It's been years since I was an American Red Cross (local) disaster services volunteer, but at the time I believe the philosophy was also providing funds rather than materials because it helped local economies recover.
Also, if many people donate materials, it quickly turns into a logistic clusterfuck, where the charity suddenly has to worry about (and spend money on) shipping tons of stuff across the world, which is significantly more expensive than just buying it locally.
Expensive and wasteful, as people all donate the same tin of beans and no spoon to eat it with, so to speak. But there is also a point to this sort of donation - gifting in kind usually ensures it won't be pocketed along the way. It might get wasted (food expires, boxes break etc), but rarely exploited for profit - or so the common wisdom goes.
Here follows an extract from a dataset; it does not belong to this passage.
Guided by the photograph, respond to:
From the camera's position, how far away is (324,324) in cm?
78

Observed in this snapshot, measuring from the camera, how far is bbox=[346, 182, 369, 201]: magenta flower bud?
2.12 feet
Unfortunately, something like that can still be used for evil in many ways. Say your container full of cans gets delivered to Port Disaster and stored in customs; the local docks boss (be it a warlord or local leader) gets wind of it and refuses to release it unless his palms are greased. The org will be forced to pay, otherwise all effort will be for nought, food will rot etc. Charitable gifts will then help fostering the blackmail and corruption economies that wars and disasters inevitably create, rather than relieving the honest one. But then again, so would random "cash rain".
There is no magic bullet, all solutions have their downside. Operating in crisis scenarios is a constant moral maze.